FIG. 1 is a diagram explaining key compression, and FIG. 2 shows an example of a database management system to which the present invention is applied. 1... Controller, 2... Database, 3
...Index section, 4...Encoder, 5...
encoder, 6... decoder, 7... decoder,
8...accessor, 9...control line, 10...bus, 11...data line, 12...input/output interface.

Claims (1)

[Scope of Claims] 1. A composite key having a plurality of data items of character type data as keys is inserted into an interval of a specified length for each data item, and a separator is inserted at a dividing point, and a separator is inserted into the separator to indicate the previous and subsequent situations.

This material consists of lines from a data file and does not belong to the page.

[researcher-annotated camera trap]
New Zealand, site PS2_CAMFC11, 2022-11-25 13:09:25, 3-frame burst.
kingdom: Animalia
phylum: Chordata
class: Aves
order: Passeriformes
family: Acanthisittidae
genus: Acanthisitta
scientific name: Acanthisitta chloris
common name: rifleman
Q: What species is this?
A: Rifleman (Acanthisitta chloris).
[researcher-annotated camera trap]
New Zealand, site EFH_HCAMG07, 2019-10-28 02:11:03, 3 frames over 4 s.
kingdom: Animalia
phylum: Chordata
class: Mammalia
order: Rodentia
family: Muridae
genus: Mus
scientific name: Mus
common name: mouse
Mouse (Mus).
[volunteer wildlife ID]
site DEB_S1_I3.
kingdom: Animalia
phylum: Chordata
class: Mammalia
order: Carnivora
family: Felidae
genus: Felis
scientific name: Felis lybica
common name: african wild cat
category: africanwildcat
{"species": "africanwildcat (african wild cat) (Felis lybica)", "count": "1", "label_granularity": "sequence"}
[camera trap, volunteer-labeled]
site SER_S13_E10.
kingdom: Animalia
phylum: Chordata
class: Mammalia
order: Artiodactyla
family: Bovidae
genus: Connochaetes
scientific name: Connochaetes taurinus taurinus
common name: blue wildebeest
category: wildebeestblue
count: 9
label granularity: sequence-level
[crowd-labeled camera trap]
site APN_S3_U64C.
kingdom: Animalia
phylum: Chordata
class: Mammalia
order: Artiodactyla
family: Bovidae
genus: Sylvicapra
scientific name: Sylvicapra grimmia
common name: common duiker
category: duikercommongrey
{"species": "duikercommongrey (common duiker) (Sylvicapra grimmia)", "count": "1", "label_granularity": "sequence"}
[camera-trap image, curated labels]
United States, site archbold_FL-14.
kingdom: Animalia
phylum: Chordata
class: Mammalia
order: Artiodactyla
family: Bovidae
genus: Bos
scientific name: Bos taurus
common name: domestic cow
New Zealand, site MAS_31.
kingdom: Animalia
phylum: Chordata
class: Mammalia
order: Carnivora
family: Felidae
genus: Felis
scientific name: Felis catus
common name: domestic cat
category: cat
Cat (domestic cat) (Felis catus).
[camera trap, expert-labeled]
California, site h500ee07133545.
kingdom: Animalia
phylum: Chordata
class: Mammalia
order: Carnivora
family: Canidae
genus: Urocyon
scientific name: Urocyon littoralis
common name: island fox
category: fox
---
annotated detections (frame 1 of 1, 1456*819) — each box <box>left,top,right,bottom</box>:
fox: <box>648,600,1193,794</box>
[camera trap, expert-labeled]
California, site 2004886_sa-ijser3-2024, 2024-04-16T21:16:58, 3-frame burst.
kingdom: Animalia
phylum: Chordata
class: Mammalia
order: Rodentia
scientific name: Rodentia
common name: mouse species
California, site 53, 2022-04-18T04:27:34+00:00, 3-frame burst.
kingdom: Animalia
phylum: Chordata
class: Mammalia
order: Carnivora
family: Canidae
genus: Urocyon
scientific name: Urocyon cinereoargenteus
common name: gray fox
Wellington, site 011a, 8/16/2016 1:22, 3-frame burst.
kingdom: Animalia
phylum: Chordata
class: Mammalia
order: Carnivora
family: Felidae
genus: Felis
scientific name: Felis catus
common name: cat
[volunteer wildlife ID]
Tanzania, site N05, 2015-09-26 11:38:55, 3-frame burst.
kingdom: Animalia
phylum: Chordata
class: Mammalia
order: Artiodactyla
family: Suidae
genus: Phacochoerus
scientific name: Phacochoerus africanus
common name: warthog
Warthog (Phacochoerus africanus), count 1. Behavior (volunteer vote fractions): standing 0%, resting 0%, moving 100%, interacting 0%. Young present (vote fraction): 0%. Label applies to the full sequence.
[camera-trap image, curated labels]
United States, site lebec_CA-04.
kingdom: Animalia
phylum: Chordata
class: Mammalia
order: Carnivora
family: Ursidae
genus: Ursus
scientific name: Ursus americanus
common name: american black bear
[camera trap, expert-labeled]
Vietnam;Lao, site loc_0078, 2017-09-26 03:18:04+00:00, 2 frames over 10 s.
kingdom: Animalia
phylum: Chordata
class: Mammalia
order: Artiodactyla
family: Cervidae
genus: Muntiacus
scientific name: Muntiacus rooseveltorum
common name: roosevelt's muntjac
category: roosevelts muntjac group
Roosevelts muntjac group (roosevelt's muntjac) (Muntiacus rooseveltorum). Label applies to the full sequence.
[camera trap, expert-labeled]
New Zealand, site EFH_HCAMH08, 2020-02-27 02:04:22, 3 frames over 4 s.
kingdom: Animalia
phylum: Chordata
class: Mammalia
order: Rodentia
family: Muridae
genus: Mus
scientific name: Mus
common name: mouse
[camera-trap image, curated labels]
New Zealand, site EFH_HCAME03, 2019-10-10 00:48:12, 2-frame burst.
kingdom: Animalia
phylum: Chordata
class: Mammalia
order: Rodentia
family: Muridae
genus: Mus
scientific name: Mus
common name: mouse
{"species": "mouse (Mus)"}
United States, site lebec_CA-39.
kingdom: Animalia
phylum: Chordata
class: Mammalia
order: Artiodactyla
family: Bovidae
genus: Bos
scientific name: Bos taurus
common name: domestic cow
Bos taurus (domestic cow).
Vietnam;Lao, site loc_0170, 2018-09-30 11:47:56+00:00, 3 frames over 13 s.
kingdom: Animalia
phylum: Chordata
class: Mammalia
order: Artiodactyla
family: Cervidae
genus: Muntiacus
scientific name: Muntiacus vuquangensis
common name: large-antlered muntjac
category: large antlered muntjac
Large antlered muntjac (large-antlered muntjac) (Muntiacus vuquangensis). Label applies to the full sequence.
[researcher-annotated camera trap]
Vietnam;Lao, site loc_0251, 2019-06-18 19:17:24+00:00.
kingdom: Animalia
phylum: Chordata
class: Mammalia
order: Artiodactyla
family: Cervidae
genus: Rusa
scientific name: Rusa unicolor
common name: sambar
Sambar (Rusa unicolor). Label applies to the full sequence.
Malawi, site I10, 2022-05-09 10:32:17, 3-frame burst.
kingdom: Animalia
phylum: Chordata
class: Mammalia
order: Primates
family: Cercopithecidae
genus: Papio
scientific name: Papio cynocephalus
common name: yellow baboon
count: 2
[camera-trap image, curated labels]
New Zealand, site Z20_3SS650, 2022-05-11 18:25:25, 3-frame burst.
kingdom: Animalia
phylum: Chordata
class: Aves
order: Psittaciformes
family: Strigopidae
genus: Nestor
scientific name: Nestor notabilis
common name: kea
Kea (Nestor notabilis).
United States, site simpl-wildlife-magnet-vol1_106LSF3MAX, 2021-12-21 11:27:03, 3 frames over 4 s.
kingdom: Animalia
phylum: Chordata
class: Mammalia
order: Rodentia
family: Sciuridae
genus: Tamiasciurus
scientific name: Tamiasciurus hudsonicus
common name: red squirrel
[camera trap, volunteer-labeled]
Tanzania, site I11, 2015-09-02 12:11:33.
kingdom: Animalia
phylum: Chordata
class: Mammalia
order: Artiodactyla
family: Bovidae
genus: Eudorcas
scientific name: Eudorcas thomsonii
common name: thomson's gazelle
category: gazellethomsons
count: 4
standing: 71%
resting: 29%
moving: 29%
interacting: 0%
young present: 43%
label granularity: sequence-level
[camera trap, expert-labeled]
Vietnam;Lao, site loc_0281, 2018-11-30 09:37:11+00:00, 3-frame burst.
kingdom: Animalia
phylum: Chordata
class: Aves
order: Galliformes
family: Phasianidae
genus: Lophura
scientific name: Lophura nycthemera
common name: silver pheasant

This is a segmentation compression method for character type data that gives a value determined by the data item.When segmenting a data item, if the data item length is not an integral multiple of the specified interval length, it is filled with padding characters, and if the data item is Null. In some cases, this is expressed by a predetermined code with a specified interval length, followed by a separator, and if the separator exists in the middle of the data item and the next character other than the first blank is smaller than the blank, or if the separator is in the middle of a data item and the next first nonblank character is greater than a blank, or the separator is at the end of a data item and then the data item is not null, or the separator is the last character in the data item. Partitioning of character type data characterized by determining whether the next data item existing in the interval is Null or the corresponding data item is Null, and giving a unique value to the separator according to the determination result. Compression method.